Saturday, March 17, 2007

Product Placement for Pharmaceuticals on Television Shows: the Newest Form of Stealth Marketing

For the latest version of pharmaceutical company stealth marketing, see Brandweek.com. Here are the salient quotes from an article entitled, "This is Your Show on Drugs":

A source told Brandweek that some of the 'biggest' drug companies had successfully placed "disease awareness" messages in reality TV shows. Non-branded mentions of diseases and conditions are useful to drug companies because they make patients more comfortable talking to their doctors about problems, and doctor visits lead to category-wide prescription sales increases.

Because the area is so controversial—no company wants to be scrutinized by the FDA—executives declined to say which brands were being placed.

The Nielsen statistics, however, imply that their efforts have paid off. There were 337 visual or audio mentions of prescription drug brands in 2006, according to Nielsen. That's up from 231 in 2005. The length of those occurrences also increased, from 607 seconds in 2005 to 1,548 seconds last year.

While a normal background level of drug mentions is to be expected—Viagra and Prozac are cultural touchstones as well as brands—some drug brands stick out in unusual ways.

Take, for instance, Dey Pharma's EpiPen, the injectible for people with potentially fatal allergic reactions. In the Jan. 16 episode of Boston Legal (ABC), a school teacher failed to administer the anti-allergy injectible to a child who ate peanut candy and died of anaphylactic shock.

The script read like an ad for the Dey brand: 'Anaphylactic shock can come on suddenly, which is what happened here,' said the boy's father, testifying on the show. 'If the EpiPen isn't administered, it can be fatal.'

EpiPen also was mentioned five times on the Feb. 8 episode of NBC's ER, per Nielsen.
The Napa, Calif.-based Dey has previously denied that it engages in product placement. Last week, a source confirmed that when TV producers request branded props, the pharmaceutical company fulfills the requests.

The only drug company that has come out of the closet regarding product placement is Organon. In 2005, the Roseland, N.J., firm placed posters for its Nuvaring contraceptive in the backgrounds of NBC's Scrubs and CBS' King of Queens. Since then, it has added ABC's Grey's Anatomy to its list, according to brand director Lisa Barkowski.
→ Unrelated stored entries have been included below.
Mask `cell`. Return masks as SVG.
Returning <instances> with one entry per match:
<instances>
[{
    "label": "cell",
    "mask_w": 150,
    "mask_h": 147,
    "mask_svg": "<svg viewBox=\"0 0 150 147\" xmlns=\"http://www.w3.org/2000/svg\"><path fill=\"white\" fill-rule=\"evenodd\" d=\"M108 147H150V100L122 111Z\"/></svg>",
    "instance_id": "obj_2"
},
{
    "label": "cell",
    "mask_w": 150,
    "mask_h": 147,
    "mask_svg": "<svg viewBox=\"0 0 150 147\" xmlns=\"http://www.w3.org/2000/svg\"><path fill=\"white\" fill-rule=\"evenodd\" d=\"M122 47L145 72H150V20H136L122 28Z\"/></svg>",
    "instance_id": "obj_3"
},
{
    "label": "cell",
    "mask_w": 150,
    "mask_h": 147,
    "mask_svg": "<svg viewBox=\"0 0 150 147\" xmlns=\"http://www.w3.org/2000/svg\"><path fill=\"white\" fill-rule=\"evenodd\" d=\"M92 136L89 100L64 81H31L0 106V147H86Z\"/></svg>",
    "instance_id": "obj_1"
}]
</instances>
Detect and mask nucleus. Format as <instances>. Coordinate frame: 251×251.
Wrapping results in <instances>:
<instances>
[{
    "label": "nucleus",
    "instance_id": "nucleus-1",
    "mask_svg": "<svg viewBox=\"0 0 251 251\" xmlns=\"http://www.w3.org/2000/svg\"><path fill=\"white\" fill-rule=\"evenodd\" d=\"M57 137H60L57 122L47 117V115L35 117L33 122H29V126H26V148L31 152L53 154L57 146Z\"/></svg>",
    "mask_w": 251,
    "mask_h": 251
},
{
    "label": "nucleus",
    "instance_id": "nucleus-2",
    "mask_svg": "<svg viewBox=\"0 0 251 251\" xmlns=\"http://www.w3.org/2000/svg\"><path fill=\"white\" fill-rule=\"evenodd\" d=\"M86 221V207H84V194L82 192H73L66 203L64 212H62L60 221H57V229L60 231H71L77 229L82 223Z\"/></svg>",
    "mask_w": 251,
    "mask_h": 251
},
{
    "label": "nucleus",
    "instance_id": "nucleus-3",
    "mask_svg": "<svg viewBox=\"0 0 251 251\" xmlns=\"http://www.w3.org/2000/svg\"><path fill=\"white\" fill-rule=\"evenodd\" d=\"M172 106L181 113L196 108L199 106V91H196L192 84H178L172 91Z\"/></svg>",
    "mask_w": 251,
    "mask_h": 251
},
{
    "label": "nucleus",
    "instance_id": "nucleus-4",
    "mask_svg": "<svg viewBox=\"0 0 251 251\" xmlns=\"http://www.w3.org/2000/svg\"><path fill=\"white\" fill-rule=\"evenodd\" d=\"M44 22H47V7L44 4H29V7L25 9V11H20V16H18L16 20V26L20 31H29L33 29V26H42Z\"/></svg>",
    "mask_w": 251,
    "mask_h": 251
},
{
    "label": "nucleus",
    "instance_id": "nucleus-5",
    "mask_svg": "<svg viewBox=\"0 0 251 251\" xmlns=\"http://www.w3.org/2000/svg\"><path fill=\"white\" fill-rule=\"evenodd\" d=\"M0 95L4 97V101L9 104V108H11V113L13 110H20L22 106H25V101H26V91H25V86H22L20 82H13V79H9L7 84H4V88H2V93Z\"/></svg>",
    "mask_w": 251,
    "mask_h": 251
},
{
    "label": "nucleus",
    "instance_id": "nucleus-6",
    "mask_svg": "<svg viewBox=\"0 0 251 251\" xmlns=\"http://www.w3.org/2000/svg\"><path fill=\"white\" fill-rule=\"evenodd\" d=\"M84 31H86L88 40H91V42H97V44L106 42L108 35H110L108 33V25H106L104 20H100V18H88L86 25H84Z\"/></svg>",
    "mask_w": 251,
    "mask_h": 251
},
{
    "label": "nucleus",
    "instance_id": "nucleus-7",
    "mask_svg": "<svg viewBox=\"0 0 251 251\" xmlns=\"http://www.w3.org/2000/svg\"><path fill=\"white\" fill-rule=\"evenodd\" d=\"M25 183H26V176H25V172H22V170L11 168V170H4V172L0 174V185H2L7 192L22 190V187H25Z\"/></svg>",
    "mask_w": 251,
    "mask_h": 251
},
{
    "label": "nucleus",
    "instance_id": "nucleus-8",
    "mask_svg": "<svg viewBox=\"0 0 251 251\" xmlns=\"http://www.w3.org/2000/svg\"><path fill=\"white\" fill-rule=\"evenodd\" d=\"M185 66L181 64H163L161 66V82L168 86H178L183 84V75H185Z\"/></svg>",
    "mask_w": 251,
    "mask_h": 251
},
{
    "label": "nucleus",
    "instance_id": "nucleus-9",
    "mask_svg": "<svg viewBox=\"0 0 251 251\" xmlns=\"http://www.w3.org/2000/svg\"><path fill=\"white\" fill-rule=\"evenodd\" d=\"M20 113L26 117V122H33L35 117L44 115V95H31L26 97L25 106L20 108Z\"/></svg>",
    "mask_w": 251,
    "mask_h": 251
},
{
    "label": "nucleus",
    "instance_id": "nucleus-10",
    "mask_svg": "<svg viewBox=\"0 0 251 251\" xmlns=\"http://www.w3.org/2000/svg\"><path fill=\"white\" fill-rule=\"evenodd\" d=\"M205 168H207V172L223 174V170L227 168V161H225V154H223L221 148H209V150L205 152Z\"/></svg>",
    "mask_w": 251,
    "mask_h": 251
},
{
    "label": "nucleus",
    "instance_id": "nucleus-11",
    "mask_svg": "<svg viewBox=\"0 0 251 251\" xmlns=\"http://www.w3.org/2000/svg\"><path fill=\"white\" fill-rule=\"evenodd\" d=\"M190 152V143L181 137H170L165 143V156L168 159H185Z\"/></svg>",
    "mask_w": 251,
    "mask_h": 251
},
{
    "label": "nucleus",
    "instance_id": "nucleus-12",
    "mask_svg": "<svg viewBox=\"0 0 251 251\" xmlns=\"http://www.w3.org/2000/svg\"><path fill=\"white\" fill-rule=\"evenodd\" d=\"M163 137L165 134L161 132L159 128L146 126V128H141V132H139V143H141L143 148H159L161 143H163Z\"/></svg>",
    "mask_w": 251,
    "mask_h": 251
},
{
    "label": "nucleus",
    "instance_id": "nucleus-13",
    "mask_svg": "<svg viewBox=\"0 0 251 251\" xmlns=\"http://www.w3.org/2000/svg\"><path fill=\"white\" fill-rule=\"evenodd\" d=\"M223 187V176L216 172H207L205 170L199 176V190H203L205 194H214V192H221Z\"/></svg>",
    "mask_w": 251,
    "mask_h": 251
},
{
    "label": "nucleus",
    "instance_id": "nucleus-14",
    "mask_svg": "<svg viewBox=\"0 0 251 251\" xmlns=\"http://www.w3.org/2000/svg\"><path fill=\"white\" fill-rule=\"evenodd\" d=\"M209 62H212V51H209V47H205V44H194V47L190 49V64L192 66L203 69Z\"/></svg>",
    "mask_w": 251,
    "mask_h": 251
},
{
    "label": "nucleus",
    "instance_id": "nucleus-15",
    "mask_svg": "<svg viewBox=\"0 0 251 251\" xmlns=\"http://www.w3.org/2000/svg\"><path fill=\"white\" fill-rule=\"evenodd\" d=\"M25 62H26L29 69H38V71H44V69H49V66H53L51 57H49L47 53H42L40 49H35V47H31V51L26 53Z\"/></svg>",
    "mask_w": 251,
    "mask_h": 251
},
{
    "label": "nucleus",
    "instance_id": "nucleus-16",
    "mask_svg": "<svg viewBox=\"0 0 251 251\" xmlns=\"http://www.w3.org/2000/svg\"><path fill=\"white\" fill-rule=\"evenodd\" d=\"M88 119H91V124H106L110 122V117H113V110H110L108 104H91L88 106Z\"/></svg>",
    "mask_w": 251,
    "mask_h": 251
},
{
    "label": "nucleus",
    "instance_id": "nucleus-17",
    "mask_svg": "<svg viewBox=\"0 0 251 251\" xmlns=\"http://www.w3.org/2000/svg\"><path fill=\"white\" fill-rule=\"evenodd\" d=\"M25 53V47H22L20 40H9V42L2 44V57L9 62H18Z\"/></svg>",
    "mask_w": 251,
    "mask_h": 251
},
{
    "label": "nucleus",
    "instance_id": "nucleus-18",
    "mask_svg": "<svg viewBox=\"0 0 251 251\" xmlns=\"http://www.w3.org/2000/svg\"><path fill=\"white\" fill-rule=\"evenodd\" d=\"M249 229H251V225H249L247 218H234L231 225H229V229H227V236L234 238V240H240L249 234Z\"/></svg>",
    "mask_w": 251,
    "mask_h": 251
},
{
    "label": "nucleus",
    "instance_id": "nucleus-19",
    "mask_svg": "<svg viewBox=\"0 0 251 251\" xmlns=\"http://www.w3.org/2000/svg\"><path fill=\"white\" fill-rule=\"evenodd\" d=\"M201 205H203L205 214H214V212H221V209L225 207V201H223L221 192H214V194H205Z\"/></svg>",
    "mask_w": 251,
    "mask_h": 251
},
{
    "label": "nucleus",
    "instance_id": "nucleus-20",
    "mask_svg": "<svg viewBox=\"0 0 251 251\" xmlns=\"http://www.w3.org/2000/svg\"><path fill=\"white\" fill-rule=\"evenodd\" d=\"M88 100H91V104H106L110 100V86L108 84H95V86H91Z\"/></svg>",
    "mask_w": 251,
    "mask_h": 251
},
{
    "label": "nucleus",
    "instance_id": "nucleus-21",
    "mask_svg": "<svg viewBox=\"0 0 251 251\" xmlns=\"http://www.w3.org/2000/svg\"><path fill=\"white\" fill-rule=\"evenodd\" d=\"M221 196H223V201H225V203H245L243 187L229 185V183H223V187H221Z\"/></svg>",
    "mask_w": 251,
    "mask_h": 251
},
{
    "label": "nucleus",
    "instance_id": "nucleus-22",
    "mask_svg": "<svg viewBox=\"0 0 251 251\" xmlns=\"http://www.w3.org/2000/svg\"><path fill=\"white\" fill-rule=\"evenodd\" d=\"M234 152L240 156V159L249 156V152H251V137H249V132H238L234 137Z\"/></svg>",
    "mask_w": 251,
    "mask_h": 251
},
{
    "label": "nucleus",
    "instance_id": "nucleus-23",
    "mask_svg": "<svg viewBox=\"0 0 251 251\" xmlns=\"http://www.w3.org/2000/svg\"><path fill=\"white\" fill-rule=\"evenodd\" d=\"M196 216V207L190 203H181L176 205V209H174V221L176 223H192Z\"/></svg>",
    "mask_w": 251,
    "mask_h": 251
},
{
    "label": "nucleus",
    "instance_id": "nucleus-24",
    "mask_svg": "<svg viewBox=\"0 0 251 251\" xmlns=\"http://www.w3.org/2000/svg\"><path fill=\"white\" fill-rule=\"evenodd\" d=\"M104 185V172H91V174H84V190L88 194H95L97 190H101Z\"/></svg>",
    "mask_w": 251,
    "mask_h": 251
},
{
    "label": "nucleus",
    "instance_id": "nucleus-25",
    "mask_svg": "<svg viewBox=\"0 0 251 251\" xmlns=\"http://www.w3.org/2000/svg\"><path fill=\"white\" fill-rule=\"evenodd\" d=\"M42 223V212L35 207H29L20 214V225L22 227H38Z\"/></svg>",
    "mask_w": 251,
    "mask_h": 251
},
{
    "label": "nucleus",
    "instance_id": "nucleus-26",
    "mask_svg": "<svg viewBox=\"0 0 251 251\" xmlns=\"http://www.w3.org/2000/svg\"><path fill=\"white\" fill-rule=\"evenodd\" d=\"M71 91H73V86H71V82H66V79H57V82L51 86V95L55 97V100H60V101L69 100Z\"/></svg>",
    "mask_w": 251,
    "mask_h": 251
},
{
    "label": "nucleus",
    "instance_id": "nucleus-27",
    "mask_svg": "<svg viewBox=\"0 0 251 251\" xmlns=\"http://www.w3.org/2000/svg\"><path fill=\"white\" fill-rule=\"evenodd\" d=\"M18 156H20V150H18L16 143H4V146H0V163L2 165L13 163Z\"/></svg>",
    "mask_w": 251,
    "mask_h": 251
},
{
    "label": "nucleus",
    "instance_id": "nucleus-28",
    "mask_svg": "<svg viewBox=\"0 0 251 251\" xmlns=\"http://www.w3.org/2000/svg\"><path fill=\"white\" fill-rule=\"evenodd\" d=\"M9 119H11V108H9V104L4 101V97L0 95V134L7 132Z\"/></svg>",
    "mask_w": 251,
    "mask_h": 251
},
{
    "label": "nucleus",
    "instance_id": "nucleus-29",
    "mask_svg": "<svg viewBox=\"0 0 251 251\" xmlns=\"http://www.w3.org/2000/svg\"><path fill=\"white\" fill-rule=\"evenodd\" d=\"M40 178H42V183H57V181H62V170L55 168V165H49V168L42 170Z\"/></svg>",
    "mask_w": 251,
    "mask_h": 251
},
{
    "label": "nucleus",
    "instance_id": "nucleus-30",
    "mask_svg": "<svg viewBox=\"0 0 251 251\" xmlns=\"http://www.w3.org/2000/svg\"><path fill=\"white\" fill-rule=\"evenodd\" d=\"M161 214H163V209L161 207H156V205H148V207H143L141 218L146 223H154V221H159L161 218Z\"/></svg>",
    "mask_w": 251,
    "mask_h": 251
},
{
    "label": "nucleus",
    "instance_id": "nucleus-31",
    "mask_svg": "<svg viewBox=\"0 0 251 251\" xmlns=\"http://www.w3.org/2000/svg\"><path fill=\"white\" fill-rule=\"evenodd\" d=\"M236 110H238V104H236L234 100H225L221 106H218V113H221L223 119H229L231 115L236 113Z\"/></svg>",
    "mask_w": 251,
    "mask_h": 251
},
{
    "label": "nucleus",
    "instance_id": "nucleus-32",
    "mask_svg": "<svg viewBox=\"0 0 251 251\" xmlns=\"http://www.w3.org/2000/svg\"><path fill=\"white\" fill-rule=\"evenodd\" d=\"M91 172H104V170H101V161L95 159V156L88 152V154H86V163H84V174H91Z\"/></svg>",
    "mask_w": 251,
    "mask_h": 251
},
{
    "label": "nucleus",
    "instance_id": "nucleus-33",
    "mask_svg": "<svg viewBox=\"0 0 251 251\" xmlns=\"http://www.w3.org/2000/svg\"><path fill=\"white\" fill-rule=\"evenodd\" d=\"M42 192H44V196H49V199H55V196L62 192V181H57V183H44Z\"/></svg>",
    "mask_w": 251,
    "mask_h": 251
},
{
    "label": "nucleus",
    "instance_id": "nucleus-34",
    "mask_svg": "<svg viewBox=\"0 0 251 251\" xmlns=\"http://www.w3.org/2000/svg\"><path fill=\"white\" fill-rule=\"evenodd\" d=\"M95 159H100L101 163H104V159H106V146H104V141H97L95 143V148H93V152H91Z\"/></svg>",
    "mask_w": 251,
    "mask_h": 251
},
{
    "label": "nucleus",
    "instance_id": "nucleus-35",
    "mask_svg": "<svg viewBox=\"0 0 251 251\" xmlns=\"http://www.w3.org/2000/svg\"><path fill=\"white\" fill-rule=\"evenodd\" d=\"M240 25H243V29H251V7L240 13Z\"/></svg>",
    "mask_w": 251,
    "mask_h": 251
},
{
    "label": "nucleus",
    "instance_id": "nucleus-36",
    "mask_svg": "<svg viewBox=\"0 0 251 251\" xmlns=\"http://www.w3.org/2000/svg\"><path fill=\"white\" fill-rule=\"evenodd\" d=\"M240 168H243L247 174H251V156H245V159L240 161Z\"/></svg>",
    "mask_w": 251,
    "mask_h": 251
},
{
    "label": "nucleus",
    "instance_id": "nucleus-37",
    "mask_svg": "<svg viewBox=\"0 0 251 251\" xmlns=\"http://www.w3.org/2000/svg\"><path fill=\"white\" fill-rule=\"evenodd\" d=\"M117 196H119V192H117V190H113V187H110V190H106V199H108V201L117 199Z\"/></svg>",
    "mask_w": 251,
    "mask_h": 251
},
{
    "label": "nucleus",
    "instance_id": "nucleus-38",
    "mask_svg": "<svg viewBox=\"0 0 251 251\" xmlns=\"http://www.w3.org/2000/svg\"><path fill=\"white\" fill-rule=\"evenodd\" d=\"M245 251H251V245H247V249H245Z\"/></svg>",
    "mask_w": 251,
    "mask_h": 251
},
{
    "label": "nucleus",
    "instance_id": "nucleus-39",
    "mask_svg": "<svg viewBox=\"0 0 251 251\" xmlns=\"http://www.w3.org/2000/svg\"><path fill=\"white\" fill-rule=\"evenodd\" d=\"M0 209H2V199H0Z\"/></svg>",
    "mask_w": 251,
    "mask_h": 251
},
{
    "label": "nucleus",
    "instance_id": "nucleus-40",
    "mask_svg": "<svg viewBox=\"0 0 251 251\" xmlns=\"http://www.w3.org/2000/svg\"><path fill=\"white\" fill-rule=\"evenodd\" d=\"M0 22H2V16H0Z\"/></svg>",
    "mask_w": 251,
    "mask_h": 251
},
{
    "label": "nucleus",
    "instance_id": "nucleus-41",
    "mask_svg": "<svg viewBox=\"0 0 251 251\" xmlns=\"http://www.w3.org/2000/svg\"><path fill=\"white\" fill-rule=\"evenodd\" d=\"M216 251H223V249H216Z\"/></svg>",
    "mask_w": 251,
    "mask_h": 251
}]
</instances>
And pharmaceutical company executives wonder why the public and physicians don't trust their companies? If they want to develop some trust, maybe they should start by plaining labeling every one of their marketing efforts as such.

1 comment:

MsMelody said...

Another day, another loophole to exploit. FDA has neither the resources nor the power to regulate and ENFORCE. Until Congress actually EMPOWERS regulators, and imposes meaningful fines--large enough so Big Pharma will NOT regard the penalty as merely an insignificant cost of doing business--expect entertainment to devolve into 8 minute non-commercial commercials interrupted by 2 minute paid-for commercials. That sounds like real prime-time entertainment to me.